Our study demonstrated strong reproducibility for several reasons. First, the sample size was substantially large, enhancing the reliability of our findings. Second, the results were obtained using SPSS Modeler software, which ensures robustness due to its fixed seed number for randomization.
Three cases (7.1%) of BI-RADS category 3 lesions were accurately upgraded, representing a prevention of misdiagnoses that would require biopsy. However, 4 cases (2.4%) of BI-RADS category 4A lesions were incorrectly downgraded. This discrepancy may be attributed to the highly ambiguous features in these cases, such as younger age, regular shape, absence of calcification, and other confounding factors. Consequently, the RF model requires further refinement so that its performance in reclassifying BI-RADS category 4A lesions can be improved.
Our study involved several limitations that should be addressed. First, it was conducted at a single center, and the sample size for the B3 category was relatively small (n=42). The generalizability of our RF model requires validation in larger, multicenter cohorts. Second, because of the inherent limitations of retrospective data, other clinical risk factors (e.g., serological markers, family history, and menopausal status) were not included. Future prospective studies with comprehensive datasets are recommended to address this deficiency. Third, the assessment of histological features relied on subjective analysis, potentially introducing bias. To mitigate this, the incorporation of objective parameters, such as ultrasound radiomics, should be explored to enhance the model’s accuracy. Finally, although RF demonstrated the potential to improve upon the BI-RADS classification, further research is needed to integrate it into electronic ultrasound systems for practical clinical application.
Conclusions
Based on a comprehensive array of clinical and ultrasonographic characteristics, machine learning algorithms were employed to assess CBC in solid breast lesions. Among the evaluated models, RF demonstrated superior performance in predicting CBC, achieving the highest AUC. Subsequently, this predictive model was effectively used to refine the BI-RADS category classification for 3 and 4A lesions. Our findings indicate that the model-assisted approach can significantly enhance grading accuracy, reduce the number of unnecessary biopsy procedures, and minimize the misdiagnosis of malignant tumors.
Acknowledgments
None.
Footnote
Reporting Checklist: The authors have completed the TRIPOD+AI reporting checklist. Available at https://qims.amegroups.com/article/view/10.21037/qims-24-2070/rc
Funding: This work was supported by the National Center for Inheritance and Innovation of Traditional Chinese Medicine Research Special Project (No. 2022QN18).

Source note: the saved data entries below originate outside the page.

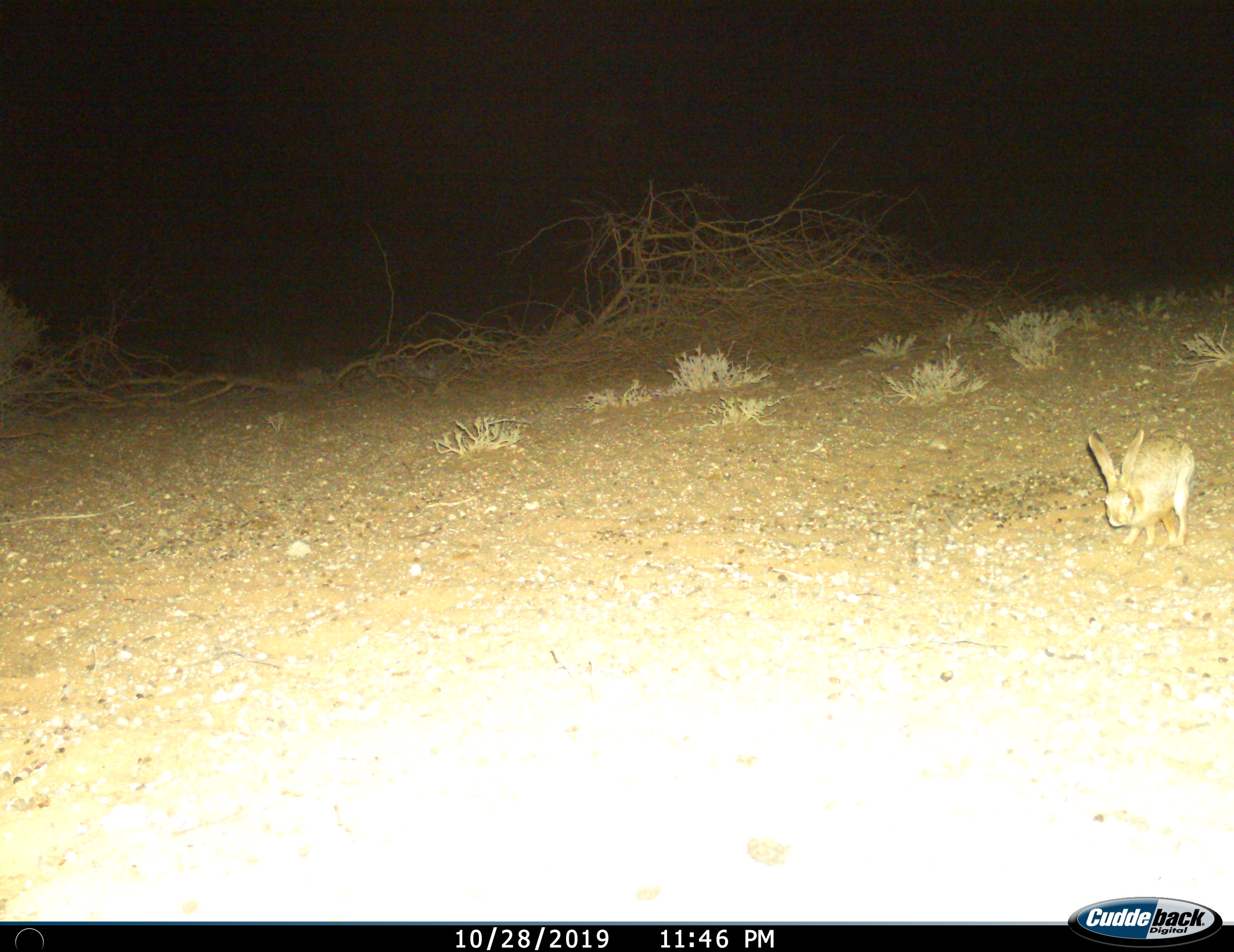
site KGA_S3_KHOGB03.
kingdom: Animalia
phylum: Chordata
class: Mammalia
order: Lagomorpha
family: Leporidae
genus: Lepus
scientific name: Lepus capensis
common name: cape hare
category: harecape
Harecape (cape hare) (Lepus capensis), count 1. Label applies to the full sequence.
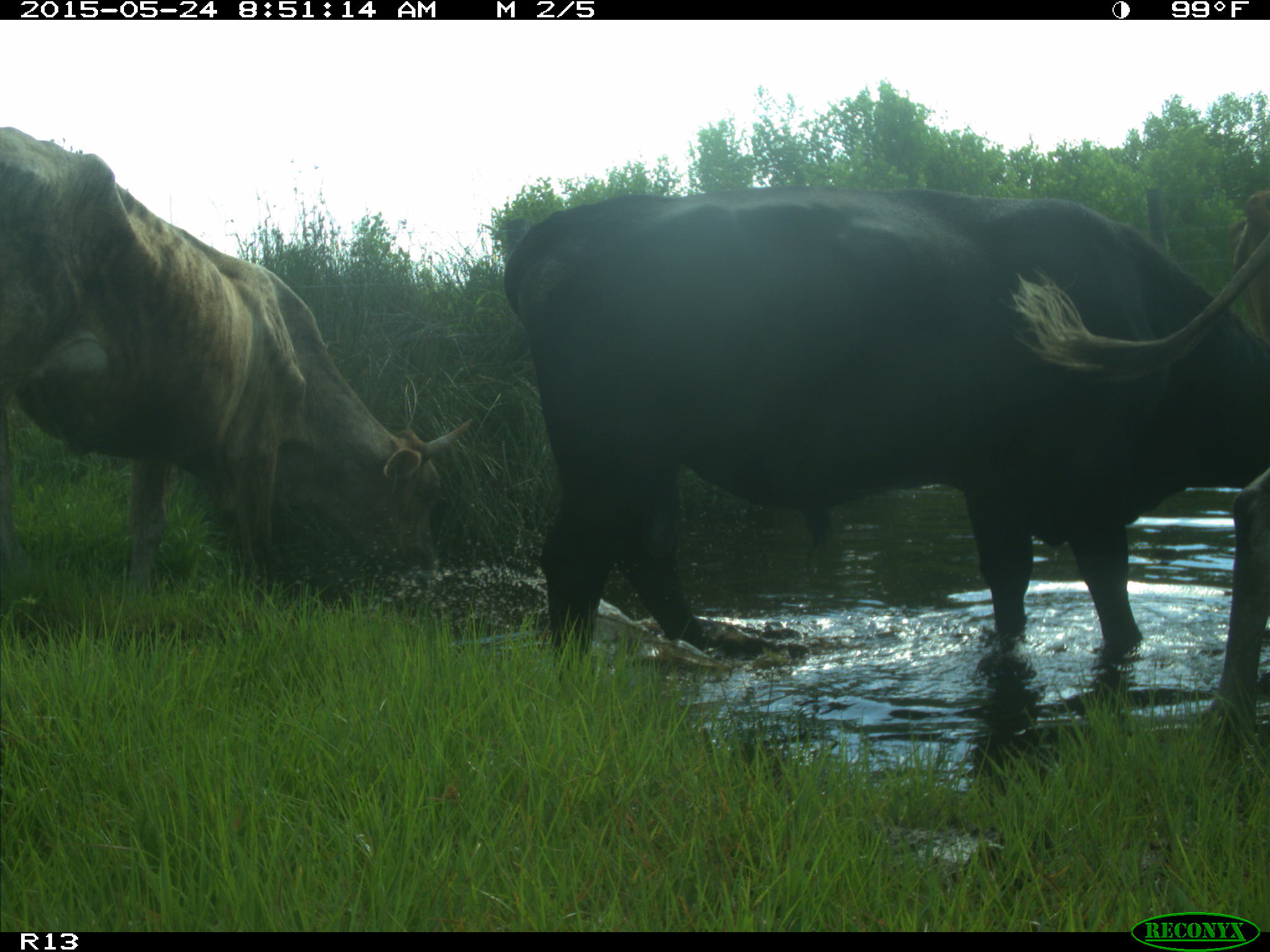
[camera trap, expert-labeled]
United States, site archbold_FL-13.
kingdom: Animalia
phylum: Chordata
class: Mammalia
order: Artiodactyla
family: Bovidae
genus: Bos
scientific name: Bos taurus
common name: domestic cow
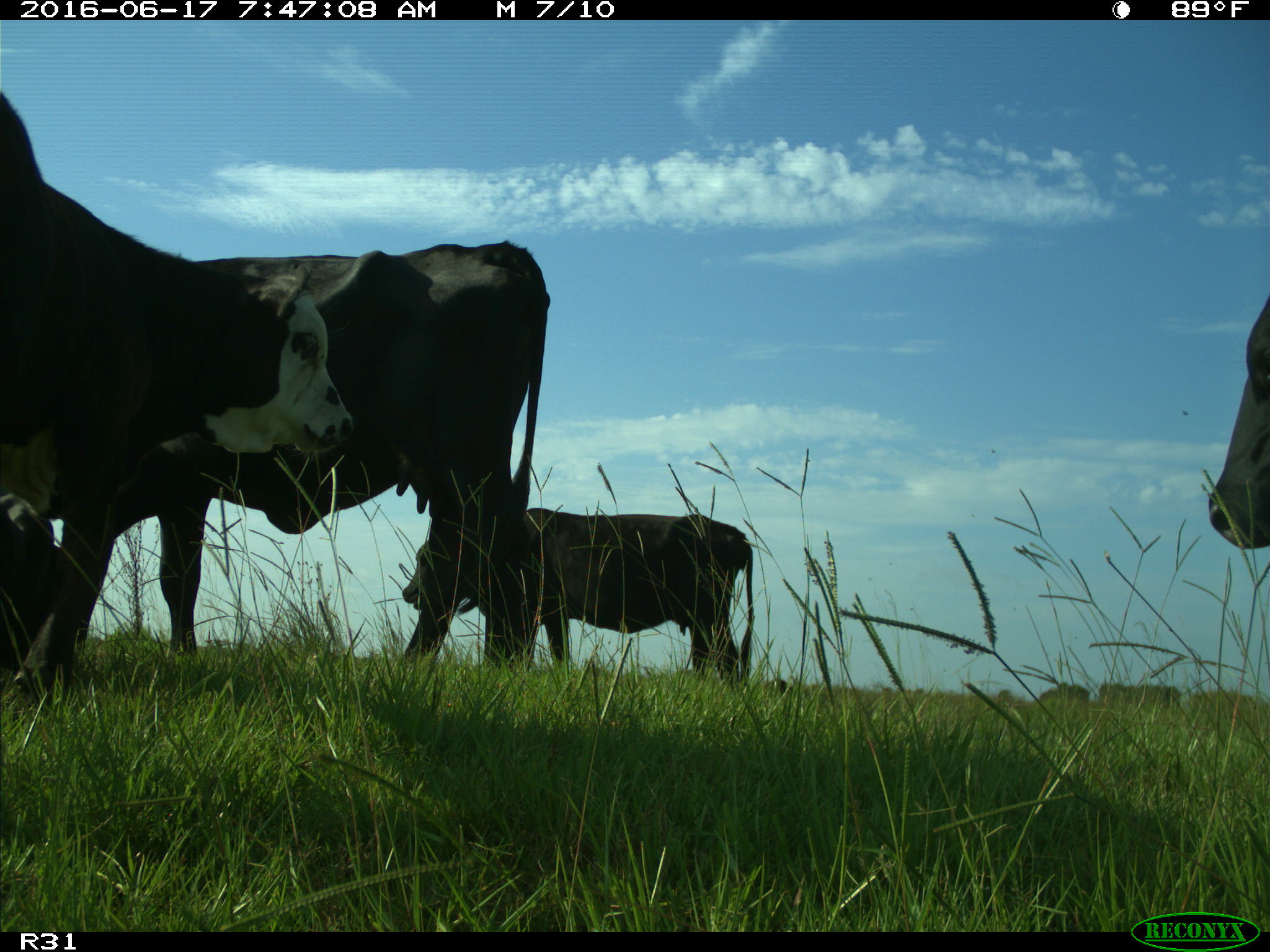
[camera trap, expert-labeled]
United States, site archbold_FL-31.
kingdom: Animalia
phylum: Chordata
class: Mammalia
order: Artiodactyla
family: Bovidae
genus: Bos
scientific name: Bos taurus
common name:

Conflicts of Interest: All authors have completed the ICMJE uniform disclosure form (available at https://qims.amegroups.com/article/view/10.21037/qims-24-2070/coif). The authors have no conflicts of interest to declare.
Ethical Statement: The authors are accountable for all aspects of the work in ensuring that questions related to the accuracy or integrity of any part of the work are appropriately investigated and resolved. This study was conducted in accordance with the Declaration of Helsinki and its subsequent amendments. Ethical approval for this study was granted by the institutional review board of Guangdong Provincial People’s Hospital (No. KY2023-1069-01), who waived the requirement for informed consent due to the retrospective nature of the analysis.
Open Access Statement: This is an Open Access article distributed in accordance with the Creative Commons Attribution-NonCommercial-NoDerivs 4.0 International License (CC BY-NC-ND 4.0), which permits the non-commercial replication and distribution of the article with the strict proviso that no changes or edits are made and the original work is properly cited (including links to both the formal publication through the relevant DOI and the license). See: https://creativecommons.org/licenses/by-nc-nd/4.0/.
References
- Neal L, Sandhu NP, Hieken TJ, Glazebrook KN, Mac Bride MB, Dilaveri CA, Wahner-Roedler DL, Ghosh K, Visscher DW. Diagnosis and management of benign, atypical, and indeterminate breast lesions detected on core needle biopsy. Mayo Clin Proc 2014;89:536-47. [Crossref] [PubMed]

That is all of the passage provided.